In their latest project, architecture collective Parasite 2.0 generates a point of convergence for Paolo Sarpi's distinct ethnic groups, whose film cultures share a highly developed aesthetic iconology.
It is a curious quality of ostensibly progressive urban design and regeneration that its most vehement support is often motivated by social conservatism. The phenomenon of New Urbanism, arguably one of the better-received design movements in the recent past, exemplifies a yearning for “the way things were”, organising technically unremarkable buildings in master plans based on traditional living arrangements — which have little to do with the contemporary mechanisms of inhabitation, from modes of transportation to patterns of consumption.
Over the past decade, these conflicting tendencies have shaped one of Milan’s most unique districts, Via Paolo Sarpi — the Chinatown of Italy’s economic stronghold. This street and its surrounding neighbourhood, comprising one of the oldest commercial zones in the city, have since the 1920s absorbed the influx of tens of thousands of Chinese immigrants, many establishing their own businesses, originally in textiles (still visible in the high concentration of clothing shops). At the same time, the area has retained a predominantly Italian residential population (95% of the total, according to local association Vivisarpi), creating an uncanny and uneasy ethnic stratification between the ground floor and the flats above.
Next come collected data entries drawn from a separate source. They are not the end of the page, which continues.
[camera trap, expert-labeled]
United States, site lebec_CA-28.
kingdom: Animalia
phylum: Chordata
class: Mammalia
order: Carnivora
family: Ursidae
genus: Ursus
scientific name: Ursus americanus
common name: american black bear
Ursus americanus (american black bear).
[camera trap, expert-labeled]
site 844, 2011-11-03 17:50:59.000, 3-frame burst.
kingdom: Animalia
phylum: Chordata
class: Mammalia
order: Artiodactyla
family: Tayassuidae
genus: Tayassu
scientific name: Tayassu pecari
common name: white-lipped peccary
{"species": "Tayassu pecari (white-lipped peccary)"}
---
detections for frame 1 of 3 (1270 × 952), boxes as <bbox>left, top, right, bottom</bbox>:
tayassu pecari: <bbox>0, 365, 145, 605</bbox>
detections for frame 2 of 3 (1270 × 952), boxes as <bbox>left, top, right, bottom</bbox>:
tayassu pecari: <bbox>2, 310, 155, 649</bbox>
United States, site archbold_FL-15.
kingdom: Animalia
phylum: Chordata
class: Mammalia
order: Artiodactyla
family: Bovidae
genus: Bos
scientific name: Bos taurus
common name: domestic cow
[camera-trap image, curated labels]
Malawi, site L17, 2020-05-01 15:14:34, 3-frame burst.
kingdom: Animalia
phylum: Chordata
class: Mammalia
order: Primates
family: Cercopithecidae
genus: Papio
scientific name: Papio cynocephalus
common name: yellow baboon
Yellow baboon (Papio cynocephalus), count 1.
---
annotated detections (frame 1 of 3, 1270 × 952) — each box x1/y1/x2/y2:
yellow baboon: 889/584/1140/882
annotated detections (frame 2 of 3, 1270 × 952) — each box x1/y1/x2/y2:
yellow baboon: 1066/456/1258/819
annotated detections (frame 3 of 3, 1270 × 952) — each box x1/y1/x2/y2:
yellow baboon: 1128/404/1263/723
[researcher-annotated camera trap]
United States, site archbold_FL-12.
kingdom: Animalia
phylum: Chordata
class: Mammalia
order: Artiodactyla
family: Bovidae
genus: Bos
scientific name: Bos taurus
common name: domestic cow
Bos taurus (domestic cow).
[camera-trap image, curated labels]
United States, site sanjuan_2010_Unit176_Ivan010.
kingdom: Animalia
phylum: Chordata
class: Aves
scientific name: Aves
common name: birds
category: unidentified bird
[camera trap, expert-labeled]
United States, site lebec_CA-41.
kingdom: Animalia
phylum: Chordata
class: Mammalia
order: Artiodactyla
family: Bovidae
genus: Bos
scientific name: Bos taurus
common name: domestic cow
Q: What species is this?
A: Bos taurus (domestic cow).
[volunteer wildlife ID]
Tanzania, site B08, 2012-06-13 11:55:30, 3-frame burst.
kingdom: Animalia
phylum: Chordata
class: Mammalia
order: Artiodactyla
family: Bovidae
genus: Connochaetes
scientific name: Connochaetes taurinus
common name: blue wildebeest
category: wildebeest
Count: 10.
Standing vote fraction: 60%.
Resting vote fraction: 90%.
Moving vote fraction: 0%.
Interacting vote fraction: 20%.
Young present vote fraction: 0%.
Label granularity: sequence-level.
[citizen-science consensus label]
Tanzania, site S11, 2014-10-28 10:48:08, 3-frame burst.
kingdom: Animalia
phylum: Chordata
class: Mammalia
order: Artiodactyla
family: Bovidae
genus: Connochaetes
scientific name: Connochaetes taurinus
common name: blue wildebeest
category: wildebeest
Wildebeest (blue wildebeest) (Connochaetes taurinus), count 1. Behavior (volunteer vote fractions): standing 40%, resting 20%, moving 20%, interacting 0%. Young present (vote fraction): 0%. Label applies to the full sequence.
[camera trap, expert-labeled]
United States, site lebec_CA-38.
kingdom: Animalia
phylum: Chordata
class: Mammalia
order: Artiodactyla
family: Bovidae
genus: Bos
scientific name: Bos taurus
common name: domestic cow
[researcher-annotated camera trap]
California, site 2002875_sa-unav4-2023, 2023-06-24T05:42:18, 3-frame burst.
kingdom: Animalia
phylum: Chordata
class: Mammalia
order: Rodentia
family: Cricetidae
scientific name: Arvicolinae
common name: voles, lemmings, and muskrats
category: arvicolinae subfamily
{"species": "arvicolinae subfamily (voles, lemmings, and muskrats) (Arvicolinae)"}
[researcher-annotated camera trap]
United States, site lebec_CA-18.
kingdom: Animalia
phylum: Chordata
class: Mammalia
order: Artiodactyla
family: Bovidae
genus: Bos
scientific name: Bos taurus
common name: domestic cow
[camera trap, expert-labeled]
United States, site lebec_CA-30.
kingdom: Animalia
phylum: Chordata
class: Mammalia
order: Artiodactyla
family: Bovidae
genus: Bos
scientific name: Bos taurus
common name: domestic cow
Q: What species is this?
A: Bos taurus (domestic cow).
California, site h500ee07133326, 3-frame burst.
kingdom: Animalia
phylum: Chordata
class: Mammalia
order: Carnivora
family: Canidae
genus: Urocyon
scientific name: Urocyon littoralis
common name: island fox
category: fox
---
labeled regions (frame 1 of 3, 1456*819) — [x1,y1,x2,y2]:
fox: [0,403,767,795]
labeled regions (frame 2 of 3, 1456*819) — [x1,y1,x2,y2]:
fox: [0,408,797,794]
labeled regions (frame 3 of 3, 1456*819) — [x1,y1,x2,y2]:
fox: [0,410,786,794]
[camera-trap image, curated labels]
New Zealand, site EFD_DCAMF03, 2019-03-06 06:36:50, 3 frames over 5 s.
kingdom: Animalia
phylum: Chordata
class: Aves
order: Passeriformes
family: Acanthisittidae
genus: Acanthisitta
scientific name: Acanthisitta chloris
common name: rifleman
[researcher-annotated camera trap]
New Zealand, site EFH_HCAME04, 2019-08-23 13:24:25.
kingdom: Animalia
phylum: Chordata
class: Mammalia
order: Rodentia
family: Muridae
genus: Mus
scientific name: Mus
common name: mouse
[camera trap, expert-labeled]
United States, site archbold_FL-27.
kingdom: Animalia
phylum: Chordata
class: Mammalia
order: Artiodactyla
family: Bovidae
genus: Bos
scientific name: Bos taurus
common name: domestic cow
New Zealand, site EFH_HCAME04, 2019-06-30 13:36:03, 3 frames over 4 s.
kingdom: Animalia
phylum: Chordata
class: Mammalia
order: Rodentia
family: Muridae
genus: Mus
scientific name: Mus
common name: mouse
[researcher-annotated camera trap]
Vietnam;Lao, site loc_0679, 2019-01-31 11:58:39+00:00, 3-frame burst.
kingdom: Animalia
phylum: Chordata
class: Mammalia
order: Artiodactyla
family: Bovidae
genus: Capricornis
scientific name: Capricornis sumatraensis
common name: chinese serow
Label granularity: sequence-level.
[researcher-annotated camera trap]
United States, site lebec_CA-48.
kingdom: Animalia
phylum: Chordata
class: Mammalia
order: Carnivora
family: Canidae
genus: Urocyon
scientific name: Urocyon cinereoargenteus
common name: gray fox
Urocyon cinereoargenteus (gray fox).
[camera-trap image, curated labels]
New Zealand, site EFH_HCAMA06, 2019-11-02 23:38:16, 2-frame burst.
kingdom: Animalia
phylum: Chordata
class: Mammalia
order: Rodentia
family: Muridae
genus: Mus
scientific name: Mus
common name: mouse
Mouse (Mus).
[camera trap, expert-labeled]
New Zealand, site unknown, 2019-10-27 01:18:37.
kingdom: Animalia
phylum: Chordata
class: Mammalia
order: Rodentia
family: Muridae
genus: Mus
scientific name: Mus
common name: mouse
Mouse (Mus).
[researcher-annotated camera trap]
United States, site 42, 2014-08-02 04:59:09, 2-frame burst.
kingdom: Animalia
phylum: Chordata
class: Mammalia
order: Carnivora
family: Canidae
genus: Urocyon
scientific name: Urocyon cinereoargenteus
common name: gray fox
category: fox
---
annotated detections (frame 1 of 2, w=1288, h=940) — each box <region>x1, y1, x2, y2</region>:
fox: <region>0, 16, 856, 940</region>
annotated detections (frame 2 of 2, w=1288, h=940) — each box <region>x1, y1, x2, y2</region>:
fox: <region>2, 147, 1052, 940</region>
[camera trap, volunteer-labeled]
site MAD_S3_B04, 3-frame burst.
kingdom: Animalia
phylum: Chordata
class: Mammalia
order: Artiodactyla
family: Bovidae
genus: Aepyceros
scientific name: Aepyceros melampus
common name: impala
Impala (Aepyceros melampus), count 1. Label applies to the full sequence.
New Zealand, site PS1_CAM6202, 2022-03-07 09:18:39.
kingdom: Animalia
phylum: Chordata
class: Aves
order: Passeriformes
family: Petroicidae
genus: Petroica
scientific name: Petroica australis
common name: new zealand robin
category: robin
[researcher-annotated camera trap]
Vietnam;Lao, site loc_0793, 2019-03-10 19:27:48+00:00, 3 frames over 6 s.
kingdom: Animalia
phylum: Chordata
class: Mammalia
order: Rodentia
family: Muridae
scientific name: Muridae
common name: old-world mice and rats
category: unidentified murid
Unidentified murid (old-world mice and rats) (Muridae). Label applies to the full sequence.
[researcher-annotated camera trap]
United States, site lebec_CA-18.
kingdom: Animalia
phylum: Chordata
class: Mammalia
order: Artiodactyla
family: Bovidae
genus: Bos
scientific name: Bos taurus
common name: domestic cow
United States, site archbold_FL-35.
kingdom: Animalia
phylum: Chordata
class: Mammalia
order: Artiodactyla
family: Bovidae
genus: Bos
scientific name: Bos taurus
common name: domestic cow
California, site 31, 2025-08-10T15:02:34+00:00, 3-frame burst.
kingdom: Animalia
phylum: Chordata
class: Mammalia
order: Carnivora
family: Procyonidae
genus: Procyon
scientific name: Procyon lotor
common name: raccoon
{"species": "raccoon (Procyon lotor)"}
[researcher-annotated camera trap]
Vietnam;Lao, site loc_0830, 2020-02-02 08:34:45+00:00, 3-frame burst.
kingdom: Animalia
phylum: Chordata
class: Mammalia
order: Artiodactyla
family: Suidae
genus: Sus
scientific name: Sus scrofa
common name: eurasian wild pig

Walking down the street on the occasion of Arte in Sarpi, a festival of 90 contemporary artists hosted by 80 local businesses and curated by Rossella Farinotti, one can interpret the form and activity of the street as the complex outcome of the last decade’s racial and socioeconomic tensions. Once thronged with delivery vans serving the area’s many Chinese wholesalers, Via Paolo Sarpi was pedestrianised on 9 April 2011, in part because of the residents’ protests that living conditions had become untenable (at least by Milanese standards). Yet this urban transformation has by no means tranquilised the street, in which a marked dynamism of activities, foot traffic, and commercial exchanges still take place in spite of the nation’s increasingly bleak economic outlook.
If anything, the recent history of Paolo Sarpi demonstrates the rapid resilience of human behaviour in the face of slow-moving, largely static architecture. The Chinese entrepreneurs have simply adapted — as they did in World War II, switching their production from silk to leather to satisfy the army's demand for equipment — responding to the automobile ban by adopting modified bicycles, equipped with racks to move boxes efficiently. While the pedestrianisation of Paolo Sarpi may have failed to check the wholesale economy in the area, it does reveal a simple underlying desire for a healthy communal street life, regardless of ethnic origins. Perhaps the real problem is the asynchronicity between an enduring human need for sociality and the mostly anachronistic images of how it might appear.
As part of Arte in Sarpi, the young Milan-based architecture collective Parasite 2.0 have assimilated this intricate web of social and architectural pressures in their latest project, the Mobile Cinema. On a modified bicycle frame, the group have mounted a large projection box, complete with a theatrical Mylar curtain and light-up marquee in Chinese and English. Occupying the oddly intimate pockets of space between the outdoor café structures on Paolo Sarpi, the Mobile Cinema invites passersby to gather for a film programme of classic Italian and Chinese films with complementary subtitles, from Vittorio De Sica's Bicycle Thieves (1948) to Zhang Yimou's Raise the Red Lantern (1991).
In this makeshift theatre, Parasite 2.0 brings together the ad-hoc resourcefulness of the local wholesalers, the communal gravitation of treasured cultural vestiges, and a blend of differing attitudes towards urban space. The Mobile Cinema generates a point of convergence for Paolo Sarpi's mostly distinct ethnic groups, whose film cultures nevertheless share a highly developed aesthetic iconology. However, it demands from its audiences a degree of flexibility in the experience of the spectacle; indeed, it encourages the behaviour of sitting on the pavement in public. With the Mobile Cinema, Parasite 2.0 are pointing to a new syntax of social and spatial interaction on Via Paolo Sarpi, whose charged, dynamic context does not resemble "the way things were" — and that may be its greatest potential. Tamar Shafrir (@tamars)
Mobile Cinema was built courtesy of the open workshop of BRIChECO at Stecca degli Artigiani. Mobile Cinema will screen Raise the Red Lantern on Friday, 17 May, at 20:00. Arte in Sarpi continues until 18 May in Via Paolo Sarpi, Milan.